Sound Annotator

A web-based application for annotating soundscape audio clips with acoustic features, built with Python, FastAPI, and HTMX.

Features

Project Management: Create and manage multiple annotation projects
Acoustic Annotations: Multi-timescale annotation system with categorized labels
Audio Playback: Configurable playback duration with server-side trimming
Visual Analysis: Display clip visualizations and acoustic features
Location Mapping: View node locations on maps
Advanced Filtering: Filter clips by node, date, time, and weekday
Auto-hide Header: Maximizes screen space with mouse-activated navigation
Local-First: All data stored in filesystem (no database required)
HTMX-Powered: Dynamic UI updates without page reloads

Requirements

Python 3.8+
FastAPI
Uvicorn
Additional Python packages: jinja2, python-multipart, tomli, tomli-w, zstandard, numpy
ffmpeg (optional, for audio trimming)

Installation

# Install Python dependencies
pip install fastapi uvicorn jinja2 python-multipart tomli tomli-w

# (Optional) Install ffmpeg for audio trimming
# macOS:
brew install ffmpeg

# Ubuntu/Debian:
sudo apt-get install ffmpeg

Quick Start

# Start the server
uvicorn main:app --reload --port 8000

Open your browser and navigate to http://localhost:8000

Project Structure

sa_annotator/
├── main.py                              # FastAPI application
├── config.py                            # Project configuration management
├── models.py                            # Data models
├── utils.py                             # Utility functions
├── app/                                 # Application package
│   ├── dependencies.py                  # Dependency injection
│   ├── services/                        # Business logic layer
│   │   ├── annotation_service.py        # Annotation operations
│   │   ├── project_service.py           # Project management
│   │   └── session_service.py           # Session management
│   └── routers/                         # Future: Route handlers
├── annotation_library/                  # Annotation templates
│   ├── acoustic_annotations_default.toml
│   └── acoustic_annotations_urban_NL.toml
├── templates/                           # HTML templates
│   ├── base.html
│   ├── index.html
│   ├── module1_projects.html
│   ├── module3_browser.html
│   ├── clip_detail.html
│   ├── acoustic_annotation.html
│   └── ...
└── README.md

Usage Guide

Creating a Project

Navigate to Annotation Projects
Provide:
Project name
Audio directory path (containing .mp3 or .ogg files)
Features directory path (containing .pkl feature files)
Optional constraints (TOML format)

WORK TO DO ::
1. According to the Sound Annotator page, why does the application's header hide itself automatically?
2. Carry the Sound Annotator page forward from its final line, writing the next part of the usage guide.

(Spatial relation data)
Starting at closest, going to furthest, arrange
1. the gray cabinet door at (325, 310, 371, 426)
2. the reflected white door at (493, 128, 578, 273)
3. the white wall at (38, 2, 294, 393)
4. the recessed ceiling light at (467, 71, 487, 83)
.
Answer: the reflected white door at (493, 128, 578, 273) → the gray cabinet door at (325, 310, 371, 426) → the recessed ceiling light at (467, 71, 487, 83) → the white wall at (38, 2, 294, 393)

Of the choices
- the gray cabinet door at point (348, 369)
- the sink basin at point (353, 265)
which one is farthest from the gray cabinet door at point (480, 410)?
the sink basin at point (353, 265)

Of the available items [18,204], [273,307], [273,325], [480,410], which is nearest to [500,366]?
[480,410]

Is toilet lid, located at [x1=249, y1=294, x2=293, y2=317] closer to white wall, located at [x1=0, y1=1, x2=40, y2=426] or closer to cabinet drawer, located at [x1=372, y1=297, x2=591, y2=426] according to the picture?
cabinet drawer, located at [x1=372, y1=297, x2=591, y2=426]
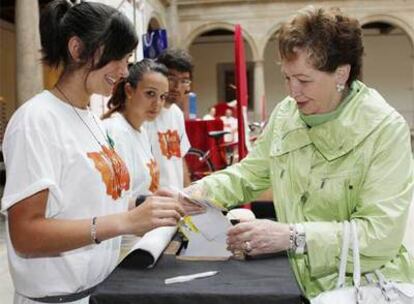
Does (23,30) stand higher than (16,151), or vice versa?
(23,30)

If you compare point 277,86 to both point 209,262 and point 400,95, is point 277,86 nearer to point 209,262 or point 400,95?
point 400,95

EXERCISE RESULTS ::
1. The header hides itself to maximize screen space. Navigation comes back when it is activated with the mouse.

2.
Click Create Project

Audio File Naming Convention

Audio files must follow this pattern:

ProjectName_NodeID_DateTime_Duration.mp3

Example: Gilze_Rijen_62_2026-01-26T04:43:20_60s.mp3

Browser Interface

The browser page is divided into two main areas:

Left Sidebar (1/5 width):
- Map: Node location visualization
- Player: Audio playback with clip information and navigation
- Filters: Filter clips by node, date, time, weekday (collapsible)
- Available Clips: Filtered clip list with count (collapsible)

Main Area (4/5 width):
- Clip visualization image (if available)
- Acoustic annotations interface
- Acoustic features (collapsible)

Acoustic Annotations System

Annotations are organized by timescale and category:

Timescales:
- < 1 Second: Short, discrete sounds (e.g., footsteps, clicks)
- < 1 Minute: Brief events (e.g., conversation, door activity)
- > 1 Minute: Extended events (e.g., traffic patterns, wind)
- Other Descriptors: Continuous characteristics (e.g., urban ambience)

Categories (default):
- Human
- Mechanical
- Natural
- Transport

Multi-Session Annotation

Multiple annotators can work on the same project simultaneously:

Set Session ID: On the Projects page, enter a unique session ID (e.g., your name)
Continue Session: Select from existing sessions to resume previous work
Independent Annotations: Each session's annotations are stored separately
Session Indicator: Browser page shows current active session

All annotations are tagged with the session ID, allowing multiple perspectives on the same clips.

Annotating Clips

Select labels: Click available labels to add them (they turn green with ✓)
Deselect labels: Click selected labels to remove them
Add custom labels:
Expand "Add Annotation" in left sidebar
Type label name
Select timescale (< 1 Second, < 1 Minute, etc.)
Select category (Human, Mechanical, Natural, Transport)
Click "Add & Select"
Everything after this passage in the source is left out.